After her resurrection, though, Robin begins acting differently (for one thing, she talks again). Another miracle! This is where the crux of the story lies, and it’s a familiar one. Someone had died long enough to bring something from the other side back with them. It’s not so much the plot that hampers the film, but more the butchered execution of how it’s told. What begins as a somewhat supernatural thriller turns into a grief-ridden trauma story that unloads a ton of exposition at the end of the film to connect all the dots. By that time you have either slumped far enough in your seat that you’re on the floor or you picked your cellphone up to distract you.

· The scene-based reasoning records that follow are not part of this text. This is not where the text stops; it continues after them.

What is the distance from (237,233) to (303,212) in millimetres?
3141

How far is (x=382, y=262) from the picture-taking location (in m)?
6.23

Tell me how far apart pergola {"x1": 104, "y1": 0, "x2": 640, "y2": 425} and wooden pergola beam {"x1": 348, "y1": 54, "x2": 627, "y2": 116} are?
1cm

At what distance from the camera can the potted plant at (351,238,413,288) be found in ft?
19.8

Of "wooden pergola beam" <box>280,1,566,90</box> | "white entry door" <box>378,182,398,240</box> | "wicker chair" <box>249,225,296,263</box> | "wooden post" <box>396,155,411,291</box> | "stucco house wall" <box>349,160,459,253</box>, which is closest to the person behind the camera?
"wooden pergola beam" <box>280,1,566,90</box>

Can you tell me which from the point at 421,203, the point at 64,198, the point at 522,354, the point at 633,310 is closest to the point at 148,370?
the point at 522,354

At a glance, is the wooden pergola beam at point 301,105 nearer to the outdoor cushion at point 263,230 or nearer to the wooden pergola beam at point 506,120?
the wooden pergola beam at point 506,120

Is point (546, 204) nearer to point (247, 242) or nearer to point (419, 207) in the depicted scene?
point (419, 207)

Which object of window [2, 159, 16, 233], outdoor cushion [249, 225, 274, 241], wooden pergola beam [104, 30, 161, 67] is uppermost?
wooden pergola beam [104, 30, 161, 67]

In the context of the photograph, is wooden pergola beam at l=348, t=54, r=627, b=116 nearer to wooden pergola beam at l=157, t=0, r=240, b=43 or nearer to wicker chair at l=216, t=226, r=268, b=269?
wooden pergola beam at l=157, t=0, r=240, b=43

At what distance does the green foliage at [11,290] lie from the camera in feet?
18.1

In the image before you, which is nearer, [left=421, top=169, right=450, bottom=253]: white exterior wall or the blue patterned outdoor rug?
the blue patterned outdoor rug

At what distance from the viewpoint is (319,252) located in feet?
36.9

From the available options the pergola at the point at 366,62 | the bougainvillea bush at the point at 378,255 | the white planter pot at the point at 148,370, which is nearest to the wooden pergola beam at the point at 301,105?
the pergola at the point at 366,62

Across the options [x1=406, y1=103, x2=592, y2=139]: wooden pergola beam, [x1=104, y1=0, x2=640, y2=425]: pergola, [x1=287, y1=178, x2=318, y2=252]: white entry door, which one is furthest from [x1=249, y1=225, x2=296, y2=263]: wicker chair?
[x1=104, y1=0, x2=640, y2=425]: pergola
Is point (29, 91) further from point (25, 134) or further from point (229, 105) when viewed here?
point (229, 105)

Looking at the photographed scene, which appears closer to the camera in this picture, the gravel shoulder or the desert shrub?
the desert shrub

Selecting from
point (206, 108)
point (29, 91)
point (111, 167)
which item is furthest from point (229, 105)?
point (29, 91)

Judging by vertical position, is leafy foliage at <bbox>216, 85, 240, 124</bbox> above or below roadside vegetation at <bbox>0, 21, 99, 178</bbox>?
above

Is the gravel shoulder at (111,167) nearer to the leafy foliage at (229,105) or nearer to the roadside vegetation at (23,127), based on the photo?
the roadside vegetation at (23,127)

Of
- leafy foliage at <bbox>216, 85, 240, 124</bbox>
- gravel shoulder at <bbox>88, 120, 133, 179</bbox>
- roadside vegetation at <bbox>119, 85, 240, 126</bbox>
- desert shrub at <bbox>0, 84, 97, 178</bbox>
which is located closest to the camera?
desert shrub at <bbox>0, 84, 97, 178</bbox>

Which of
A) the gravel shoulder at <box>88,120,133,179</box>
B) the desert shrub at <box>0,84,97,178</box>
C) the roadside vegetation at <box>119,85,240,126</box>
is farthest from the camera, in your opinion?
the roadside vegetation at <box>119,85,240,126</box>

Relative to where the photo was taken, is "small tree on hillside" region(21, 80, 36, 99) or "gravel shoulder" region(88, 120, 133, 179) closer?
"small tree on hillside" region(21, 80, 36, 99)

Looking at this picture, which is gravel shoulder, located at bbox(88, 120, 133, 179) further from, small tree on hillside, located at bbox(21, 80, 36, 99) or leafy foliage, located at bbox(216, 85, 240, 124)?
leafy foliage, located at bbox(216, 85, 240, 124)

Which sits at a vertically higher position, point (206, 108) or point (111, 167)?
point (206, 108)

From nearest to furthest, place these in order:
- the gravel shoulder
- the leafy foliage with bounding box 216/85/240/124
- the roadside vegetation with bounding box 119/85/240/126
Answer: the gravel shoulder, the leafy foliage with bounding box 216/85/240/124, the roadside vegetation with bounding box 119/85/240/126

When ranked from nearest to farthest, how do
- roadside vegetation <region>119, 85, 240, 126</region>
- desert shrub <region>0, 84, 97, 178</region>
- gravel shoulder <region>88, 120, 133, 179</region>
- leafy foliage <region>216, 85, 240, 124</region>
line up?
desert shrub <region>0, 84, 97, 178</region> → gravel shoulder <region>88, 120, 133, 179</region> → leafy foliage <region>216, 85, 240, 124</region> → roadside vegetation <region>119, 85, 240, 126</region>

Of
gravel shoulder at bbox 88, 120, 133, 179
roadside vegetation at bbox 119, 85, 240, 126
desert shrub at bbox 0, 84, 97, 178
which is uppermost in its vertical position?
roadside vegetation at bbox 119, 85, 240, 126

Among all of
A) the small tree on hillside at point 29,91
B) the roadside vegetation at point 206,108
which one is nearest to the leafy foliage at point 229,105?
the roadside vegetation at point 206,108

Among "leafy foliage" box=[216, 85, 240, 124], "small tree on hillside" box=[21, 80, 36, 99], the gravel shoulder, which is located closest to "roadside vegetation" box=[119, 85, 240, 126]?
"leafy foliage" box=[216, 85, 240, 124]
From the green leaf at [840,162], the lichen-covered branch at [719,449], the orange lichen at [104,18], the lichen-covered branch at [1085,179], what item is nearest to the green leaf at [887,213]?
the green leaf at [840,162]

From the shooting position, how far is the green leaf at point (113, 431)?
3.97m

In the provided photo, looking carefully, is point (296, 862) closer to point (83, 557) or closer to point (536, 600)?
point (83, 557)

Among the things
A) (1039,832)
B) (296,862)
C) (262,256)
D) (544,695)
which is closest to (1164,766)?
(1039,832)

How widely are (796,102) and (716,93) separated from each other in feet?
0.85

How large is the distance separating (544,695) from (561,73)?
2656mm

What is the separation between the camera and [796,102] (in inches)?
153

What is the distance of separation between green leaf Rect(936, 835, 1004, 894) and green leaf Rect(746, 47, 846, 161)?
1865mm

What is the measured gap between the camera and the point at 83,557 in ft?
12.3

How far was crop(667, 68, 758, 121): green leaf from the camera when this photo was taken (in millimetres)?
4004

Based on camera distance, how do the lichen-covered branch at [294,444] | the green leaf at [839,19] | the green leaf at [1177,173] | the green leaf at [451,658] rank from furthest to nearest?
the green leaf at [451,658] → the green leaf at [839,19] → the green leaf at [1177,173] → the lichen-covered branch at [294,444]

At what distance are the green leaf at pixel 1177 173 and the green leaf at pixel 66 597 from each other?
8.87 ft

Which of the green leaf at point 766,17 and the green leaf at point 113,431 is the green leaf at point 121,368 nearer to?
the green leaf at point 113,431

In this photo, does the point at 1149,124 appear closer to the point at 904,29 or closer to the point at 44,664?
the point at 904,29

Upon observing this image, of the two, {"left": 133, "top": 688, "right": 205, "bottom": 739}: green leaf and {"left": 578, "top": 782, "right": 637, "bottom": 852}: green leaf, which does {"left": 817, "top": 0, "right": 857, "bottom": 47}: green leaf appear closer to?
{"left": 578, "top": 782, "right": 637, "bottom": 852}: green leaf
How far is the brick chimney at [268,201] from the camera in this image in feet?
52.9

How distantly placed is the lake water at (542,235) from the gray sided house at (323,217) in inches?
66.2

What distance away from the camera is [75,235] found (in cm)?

Going back to the issue of silence. The sound design and score were poorly mixed throughout the entire film. It remained quiet or downright silent the entire time, with no musical cues or score to help flesh out the bland images on screen. A bone to throw our senses so they don’t completely atrophy during this 90-minute travesty of a film. Instead, we are left with weak classical music (that I’m convinced is the band-aid that weak productions use to feel more prestigious) and other droning that adds nothing to the finished product. The musical phenomenon, Robin Hiller, would not have been happy!
This next part might not be easy to talk about. Look, I like Connie Britton. Sincerely. There is an authentic motherly quality to her work that can really work on screen (especially in television). The problem here is she can’t rise above this material. Some of her line deliveries are the roughest that I’d ever seen on screen. No spoilers, of course, but there is a scene where she is crying and hysterical toward the end, but she delivers all her dialogue in a whisper. I was actually laughing at the screen during her breakdown. “Cringe-worthy,” as the kids are saying today. Also, for some reason the film takes place in Italy, and there is a constant barrage of half-Italian, half-English dialogue that gets twisted in the tongues of the actors and butchered on delivery.
Never After is a film that falls flat in every aspect of filmmaking and commits perhaps the worst sin a piece of art can do: bore you.